### Data shown
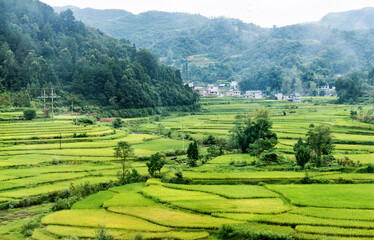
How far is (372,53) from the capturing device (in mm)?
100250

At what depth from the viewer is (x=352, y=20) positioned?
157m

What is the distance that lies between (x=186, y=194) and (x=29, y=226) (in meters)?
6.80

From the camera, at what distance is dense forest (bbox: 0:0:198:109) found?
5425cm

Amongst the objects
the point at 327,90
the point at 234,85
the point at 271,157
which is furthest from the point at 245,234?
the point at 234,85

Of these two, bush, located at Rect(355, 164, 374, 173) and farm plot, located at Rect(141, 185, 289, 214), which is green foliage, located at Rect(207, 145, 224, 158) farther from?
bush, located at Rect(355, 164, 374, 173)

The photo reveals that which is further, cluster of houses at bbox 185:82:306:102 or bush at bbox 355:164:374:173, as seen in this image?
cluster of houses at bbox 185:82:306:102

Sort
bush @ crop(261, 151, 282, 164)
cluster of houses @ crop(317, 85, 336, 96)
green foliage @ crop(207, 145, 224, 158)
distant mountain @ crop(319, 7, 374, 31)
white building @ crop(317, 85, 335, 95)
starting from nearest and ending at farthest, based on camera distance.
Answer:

--

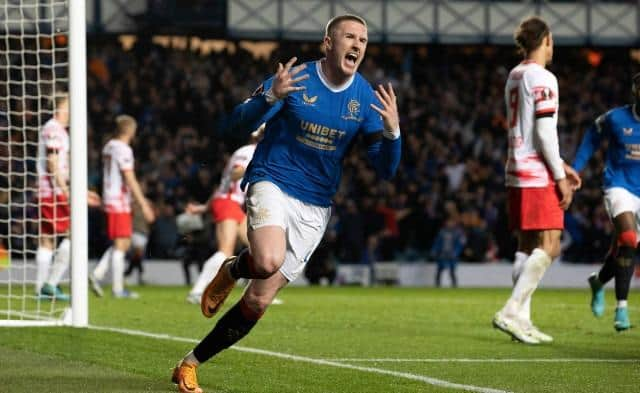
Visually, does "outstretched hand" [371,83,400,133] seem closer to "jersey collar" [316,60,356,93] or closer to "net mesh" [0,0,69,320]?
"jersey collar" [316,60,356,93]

### Job
From the material above, pick out every line that contains the word "located" and copy each of those lines in full.

### The output
Of these two, bush, located at Rect(355, 164, 374, 173) and farm plot, located at Rect(141, 185, 289, 214), which is green foliage, located at Rect(207, 145, 224, 158) farther from?
bush, located at Rect(355, 164, 374, 173)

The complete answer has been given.